When Julia Roberts was born in Smyrna, Georgia, 55 years ago, a couple stepped in and covered her parents’ hospital bill. Martin Luther King Jr. and his wife, Coretta Scott King, were there.
The previously unknown story has suddenly reappeared on social media. On Oct. 21, a fan retweeted a video compilation of Roberts, writing, “Martin Luther King Jr paying for her birth is still a little-known truth that sends me.”
While many individuals were moved, others questioned whether it was true.
However, it became evident a few days later that the Kings’ generous deed was far from fiction. To commemorate Roberts’ birthday on Oct. 28, social media influencer Zara Rahim uploaded a video clip on Twitter in which Roberts verifies the claim during an interview with television personality Gayle King.
“Who paid for the hospital bill on the day you were born?”
“King inquired of Roberts at HISTORYTalks, a September event in Washington, D.C., presented by the History Channel and A&E Networks.
“Her research is quite good,” remarked a shocked Roberts.
Then Roberts made a firm statement: “The King family paid for my hospital cost.”
“Not my family,” King replied, clarifying that Roberts was referring to the Rev. Martin Luther King Jr. and Coretta Scott King. “Why did they do that? ”
“My parents couldn’t pay for the hospital bill,” Roberts said.
She added that her parents, Walter and Betty Roberts, operated the Actors and Writers Workshop in Atlanta, which they invited the King children to join.
“One day Coretta Scott King called my mother and asked if her kids could be part of the school because they were having a hard time finding a place that would accept her kids,” Julia Roberts said. “My mom was like, ‘Sure, come on over.’ And so they just all became friends, and they helped us out of a jam.”

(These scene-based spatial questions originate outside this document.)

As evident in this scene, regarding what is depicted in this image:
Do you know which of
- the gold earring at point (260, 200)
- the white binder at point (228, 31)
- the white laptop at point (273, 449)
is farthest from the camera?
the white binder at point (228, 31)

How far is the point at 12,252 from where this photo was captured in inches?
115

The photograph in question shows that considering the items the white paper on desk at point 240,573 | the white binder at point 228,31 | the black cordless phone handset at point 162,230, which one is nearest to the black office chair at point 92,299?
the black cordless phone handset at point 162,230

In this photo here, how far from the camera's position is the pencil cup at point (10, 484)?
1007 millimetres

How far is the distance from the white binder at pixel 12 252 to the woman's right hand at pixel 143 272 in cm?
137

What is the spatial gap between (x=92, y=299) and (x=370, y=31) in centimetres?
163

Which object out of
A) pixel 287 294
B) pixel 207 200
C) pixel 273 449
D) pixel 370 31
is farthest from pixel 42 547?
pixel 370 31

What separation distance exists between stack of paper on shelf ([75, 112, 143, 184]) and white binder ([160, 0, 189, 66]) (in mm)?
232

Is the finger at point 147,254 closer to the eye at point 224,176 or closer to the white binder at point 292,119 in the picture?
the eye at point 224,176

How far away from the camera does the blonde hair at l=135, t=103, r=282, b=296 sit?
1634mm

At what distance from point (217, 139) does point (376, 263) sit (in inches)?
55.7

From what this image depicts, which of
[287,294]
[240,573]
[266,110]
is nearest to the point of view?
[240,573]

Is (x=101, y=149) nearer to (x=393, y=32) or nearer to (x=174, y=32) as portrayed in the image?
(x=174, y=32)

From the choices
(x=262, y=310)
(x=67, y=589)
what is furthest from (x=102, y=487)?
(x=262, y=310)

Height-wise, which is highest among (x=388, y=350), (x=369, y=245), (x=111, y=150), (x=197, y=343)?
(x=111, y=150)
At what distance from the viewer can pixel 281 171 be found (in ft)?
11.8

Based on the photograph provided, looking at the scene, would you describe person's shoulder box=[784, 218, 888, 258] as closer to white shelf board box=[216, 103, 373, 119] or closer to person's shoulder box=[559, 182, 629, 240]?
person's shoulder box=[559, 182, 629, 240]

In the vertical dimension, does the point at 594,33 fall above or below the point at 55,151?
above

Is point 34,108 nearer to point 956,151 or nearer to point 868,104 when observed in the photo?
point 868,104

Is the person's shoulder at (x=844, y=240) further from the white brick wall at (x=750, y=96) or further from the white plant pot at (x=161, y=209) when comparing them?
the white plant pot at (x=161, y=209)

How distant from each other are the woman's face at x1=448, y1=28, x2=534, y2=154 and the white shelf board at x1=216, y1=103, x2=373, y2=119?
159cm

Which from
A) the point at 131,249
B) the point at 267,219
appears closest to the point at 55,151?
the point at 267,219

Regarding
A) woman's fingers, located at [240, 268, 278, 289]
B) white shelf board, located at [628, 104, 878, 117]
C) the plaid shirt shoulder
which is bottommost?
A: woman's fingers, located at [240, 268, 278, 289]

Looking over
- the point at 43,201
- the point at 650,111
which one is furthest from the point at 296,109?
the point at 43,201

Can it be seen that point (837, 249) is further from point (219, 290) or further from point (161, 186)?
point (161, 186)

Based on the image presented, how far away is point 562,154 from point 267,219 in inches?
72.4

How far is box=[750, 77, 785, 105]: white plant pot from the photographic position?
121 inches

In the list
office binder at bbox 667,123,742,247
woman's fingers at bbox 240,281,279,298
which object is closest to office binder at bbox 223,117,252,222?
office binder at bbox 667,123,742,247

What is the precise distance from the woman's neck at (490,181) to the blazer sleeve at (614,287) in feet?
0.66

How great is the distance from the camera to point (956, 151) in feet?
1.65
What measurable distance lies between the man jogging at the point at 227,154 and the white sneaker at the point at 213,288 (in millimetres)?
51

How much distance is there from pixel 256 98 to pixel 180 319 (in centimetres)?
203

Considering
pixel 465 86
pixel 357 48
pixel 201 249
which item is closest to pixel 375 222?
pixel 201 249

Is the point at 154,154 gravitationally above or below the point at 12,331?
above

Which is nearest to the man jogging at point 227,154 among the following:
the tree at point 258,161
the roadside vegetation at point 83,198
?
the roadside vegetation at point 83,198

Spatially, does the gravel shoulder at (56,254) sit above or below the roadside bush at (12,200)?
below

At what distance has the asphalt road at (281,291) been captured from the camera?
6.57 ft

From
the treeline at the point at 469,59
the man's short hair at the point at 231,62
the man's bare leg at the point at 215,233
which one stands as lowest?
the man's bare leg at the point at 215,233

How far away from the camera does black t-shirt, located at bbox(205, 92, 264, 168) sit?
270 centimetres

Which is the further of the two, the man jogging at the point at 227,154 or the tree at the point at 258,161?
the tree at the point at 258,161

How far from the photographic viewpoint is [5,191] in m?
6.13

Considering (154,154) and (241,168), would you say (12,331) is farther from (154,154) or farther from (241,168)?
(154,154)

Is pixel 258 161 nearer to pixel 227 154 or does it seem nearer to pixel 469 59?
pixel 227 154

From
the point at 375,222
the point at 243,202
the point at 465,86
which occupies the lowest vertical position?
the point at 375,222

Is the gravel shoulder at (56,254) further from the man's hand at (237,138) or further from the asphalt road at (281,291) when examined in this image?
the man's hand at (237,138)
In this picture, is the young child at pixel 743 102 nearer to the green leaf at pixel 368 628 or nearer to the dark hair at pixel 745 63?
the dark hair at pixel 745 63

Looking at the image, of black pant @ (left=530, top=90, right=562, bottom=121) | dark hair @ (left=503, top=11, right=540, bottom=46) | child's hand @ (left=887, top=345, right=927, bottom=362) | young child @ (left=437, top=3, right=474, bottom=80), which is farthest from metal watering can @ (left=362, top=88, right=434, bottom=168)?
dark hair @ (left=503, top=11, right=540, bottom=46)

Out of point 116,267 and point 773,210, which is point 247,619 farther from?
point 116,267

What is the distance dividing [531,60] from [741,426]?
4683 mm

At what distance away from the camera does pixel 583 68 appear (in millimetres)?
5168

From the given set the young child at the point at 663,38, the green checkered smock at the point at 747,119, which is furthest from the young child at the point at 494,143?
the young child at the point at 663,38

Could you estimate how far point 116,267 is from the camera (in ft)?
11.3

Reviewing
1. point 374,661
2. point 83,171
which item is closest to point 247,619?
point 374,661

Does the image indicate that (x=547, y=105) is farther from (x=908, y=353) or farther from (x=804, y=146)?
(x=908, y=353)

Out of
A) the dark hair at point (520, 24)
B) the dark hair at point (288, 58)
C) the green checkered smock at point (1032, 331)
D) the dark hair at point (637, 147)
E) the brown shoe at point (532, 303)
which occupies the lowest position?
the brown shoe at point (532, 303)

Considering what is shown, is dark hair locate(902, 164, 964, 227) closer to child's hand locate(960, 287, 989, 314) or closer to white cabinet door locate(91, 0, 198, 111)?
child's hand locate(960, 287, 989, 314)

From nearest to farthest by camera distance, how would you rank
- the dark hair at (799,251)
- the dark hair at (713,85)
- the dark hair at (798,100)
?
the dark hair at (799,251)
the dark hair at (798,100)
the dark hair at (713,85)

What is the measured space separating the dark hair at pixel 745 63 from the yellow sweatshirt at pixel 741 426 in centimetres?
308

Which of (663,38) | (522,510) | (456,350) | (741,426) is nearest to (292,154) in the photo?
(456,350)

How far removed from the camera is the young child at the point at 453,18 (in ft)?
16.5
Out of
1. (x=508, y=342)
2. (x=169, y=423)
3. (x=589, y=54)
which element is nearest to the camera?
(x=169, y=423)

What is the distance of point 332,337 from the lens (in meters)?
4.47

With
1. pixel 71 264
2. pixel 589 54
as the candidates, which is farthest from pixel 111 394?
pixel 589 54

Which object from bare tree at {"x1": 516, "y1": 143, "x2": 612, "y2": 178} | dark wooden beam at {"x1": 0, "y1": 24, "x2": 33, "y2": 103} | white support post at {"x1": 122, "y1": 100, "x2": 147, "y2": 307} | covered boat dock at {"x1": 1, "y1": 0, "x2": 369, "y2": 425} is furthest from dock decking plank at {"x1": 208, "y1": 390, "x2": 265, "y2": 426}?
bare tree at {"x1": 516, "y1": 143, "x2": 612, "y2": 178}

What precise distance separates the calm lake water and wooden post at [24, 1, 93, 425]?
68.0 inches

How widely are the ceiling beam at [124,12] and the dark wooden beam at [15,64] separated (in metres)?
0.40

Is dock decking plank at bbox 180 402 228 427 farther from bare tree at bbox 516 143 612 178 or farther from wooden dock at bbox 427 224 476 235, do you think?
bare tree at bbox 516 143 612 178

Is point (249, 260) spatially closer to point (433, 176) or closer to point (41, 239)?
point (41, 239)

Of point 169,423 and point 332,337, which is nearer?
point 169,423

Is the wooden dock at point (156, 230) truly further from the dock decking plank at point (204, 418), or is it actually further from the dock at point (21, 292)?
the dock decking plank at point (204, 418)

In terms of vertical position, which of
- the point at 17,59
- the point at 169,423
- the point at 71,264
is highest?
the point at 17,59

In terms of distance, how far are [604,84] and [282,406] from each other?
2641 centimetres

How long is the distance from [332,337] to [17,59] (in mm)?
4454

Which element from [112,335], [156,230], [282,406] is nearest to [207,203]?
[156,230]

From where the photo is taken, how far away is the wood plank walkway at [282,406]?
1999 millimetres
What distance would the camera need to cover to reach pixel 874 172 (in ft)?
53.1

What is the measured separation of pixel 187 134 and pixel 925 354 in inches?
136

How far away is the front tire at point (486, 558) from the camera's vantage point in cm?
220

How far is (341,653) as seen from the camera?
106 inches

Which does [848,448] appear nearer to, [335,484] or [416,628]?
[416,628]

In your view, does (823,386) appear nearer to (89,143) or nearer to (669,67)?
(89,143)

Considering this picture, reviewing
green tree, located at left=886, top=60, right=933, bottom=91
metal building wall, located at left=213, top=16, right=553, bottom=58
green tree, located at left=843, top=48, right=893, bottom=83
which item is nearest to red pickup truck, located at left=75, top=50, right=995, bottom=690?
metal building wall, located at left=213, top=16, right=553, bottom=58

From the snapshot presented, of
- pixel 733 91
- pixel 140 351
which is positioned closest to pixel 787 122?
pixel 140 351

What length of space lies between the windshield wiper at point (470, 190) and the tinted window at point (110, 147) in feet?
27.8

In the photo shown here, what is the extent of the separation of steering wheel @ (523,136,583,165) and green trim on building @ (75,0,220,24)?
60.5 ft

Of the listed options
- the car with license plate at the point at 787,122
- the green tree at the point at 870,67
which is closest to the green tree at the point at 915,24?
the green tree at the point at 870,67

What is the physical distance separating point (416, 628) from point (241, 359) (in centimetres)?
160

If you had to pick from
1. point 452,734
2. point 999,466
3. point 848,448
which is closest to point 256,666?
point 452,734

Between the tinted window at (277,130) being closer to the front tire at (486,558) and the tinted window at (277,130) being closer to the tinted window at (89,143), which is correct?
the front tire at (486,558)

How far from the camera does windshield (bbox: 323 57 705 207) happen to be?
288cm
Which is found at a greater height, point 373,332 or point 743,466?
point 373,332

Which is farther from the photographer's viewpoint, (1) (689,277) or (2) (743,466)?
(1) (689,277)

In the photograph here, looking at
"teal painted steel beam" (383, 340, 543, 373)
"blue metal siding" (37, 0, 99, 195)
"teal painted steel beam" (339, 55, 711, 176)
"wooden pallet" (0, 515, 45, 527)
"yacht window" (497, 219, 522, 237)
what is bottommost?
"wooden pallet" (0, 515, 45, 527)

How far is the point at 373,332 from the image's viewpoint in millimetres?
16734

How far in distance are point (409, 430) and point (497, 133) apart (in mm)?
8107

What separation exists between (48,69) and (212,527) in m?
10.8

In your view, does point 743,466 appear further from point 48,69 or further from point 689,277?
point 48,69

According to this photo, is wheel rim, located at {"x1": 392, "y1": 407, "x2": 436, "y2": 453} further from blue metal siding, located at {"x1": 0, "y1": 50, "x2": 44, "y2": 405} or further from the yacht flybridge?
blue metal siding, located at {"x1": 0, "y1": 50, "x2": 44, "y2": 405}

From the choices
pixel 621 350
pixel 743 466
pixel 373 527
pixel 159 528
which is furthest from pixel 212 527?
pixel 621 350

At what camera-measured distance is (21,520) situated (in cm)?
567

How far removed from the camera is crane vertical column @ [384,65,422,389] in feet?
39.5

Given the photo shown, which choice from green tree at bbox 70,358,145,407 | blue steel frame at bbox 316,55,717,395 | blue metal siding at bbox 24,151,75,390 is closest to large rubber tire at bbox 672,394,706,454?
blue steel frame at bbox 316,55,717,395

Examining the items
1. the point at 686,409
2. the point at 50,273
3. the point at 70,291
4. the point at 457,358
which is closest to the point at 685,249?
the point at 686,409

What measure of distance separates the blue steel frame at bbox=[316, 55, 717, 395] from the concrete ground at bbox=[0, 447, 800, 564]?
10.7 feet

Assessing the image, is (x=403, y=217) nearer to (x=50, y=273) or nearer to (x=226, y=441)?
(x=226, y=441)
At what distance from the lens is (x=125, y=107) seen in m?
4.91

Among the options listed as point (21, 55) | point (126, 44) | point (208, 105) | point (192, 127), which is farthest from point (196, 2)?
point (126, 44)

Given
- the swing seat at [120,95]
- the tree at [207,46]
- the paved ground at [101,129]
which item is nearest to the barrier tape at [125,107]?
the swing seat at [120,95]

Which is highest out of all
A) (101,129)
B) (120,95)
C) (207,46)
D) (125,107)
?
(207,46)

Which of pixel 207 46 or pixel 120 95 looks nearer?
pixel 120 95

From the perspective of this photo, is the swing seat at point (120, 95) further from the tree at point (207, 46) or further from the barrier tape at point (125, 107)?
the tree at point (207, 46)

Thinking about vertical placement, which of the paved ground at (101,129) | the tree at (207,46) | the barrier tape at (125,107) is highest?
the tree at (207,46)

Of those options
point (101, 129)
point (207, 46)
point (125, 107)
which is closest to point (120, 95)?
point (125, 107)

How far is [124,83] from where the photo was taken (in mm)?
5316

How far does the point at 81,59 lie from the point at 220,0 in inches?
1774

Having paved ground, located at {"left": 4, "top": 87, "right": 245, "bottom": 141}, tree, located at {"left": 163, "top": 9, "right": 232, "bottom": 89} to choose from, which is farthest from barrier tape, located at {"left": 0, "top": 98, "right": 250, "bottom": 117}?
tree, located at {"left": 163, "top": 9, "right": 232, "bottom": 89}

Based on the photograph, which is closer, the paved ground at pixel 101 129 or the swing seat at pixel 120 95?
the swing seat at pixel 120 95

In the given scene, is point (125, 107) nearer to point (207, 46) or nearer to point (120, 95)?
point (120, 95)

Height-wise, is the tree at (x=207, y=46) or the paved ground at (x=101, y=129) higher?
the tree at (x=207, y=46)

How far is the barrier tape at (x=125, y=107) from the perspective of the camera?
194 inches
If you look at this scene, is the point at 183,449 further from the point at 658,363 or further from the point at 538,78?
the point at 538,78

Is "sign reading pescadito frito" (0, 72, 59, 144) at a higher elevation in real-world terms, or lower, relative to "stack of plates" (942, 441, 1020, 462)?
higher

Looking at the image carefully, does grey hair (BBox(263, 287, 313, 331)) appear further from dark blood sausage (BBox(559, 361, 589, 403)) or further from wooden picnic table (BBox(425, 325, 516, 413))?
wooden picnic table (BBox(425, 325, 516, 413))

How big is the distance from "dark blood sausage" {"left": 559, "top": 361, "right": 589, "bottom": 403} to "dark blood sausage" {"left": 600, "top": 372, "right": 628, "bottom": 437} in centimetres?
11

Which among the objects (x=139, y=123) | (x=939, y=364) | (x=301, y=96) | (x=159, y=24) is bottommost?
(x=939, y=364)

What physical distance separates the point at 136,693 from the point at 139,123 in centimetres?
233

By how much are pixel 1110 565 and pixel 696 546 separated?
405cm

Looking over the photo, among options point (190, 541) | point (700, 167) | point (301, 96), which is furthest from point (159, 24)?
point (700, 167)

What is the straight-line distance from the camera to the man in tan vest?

Bernice King, the youngest child of Martin Luther King Jr. and Coretta Scott King, tweeted on Sunday that she was happy for the attention the tale was receiving, and that “so many people have been astonished by it.” I’m familiar with the narrative, but it’s poignant to be reminded of my parents’ generosity and impact.”
While the story of Roberts’ hospital bill was not well known until recently, anecdotes of the two families and their connection in the 1960s, a time of Jim Crow laws and segregation in the South, had previously been reported.
Julia Roberts, her mother, and Yolanda King — the firstborn child of Martin Luther King Jr. and Coretta Scott King — were featured in a CNN interview in 2001.
“It was an extended family, it really was. And all of these Black kids and White kids getting along, no problems,” Yolanda King said.
Phillip DePoy, a Georgia-based novelist, wrote an article in 2013 on the families’ relationship and how it led to instability and targeting. He told a story about being a 15-year-old lad in a show put on by the Roberts’ theater organization in 1965. He and Yolanda King kissed in the play based on a story by writer Joel Chandler Harris, causing a commotion.
“I was primarily Caucasian, and Yolanda wasn’t,” wrote DePoy, who did not respond to a request for comment from The Washington Post. “That’s what the trouble was about.”
According to him, “a tangential member of the Ku Klux Klan” witnessed the kiss and blew up a vehicle parked nearby. “The cops who had been watching the show just wandered over, talked to him, put him in handcuffs and took him away with very little energy.”
In addition to recounting the incident, DePoy discussed the influence the Roberts family had on individuals who attended their drama school — and the Atlanta performing community in general.
“Yolanda King spent the rest of her life involved in theater; my brother, Scott DePoy, who had joined the workshop before I had, continues to work all over the Southeast. Eric Roberts eventually went to study at the Royal Academy of Dramatic Art in London,” he wrote.